Standard banking regulations apply for sending from Hong Kong to Costa Rica, with Hong Kong's HKMA requiring AML/KYC verification on transfers above HKD 8,000 and Costa Rica's SUGEF flagging incoming wires above USD 10,000 for reporting. Personal remittances to family are not subject to Costa Rican income tax, though large or recurring transfers exceeding USD 1,000 monthly may trigger source-of-funds questions from the receiving bank. Retain transaction records for at least five years to satisfy both jurisdictions.

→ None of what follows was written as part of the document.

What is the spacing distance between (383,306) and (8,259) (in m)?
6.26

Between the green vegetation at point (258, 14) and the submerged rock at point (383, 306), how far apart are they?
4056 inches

The HKD is pegged to the USD within a 7.75–7.85 band, so HKD/CRC volatility derives almost entirely from CRC movements against the dollar — typically a 2–4% annual trading range. Set rate alerts on Wise or Revolut and execute when CRC weakens past 525 per USD. Batch transfers above HKD 8,000 to amortize fixed fees; for amounts under HKD 2,000, the flat-fee component can push effective cost above 2%, eroding the digital advantage.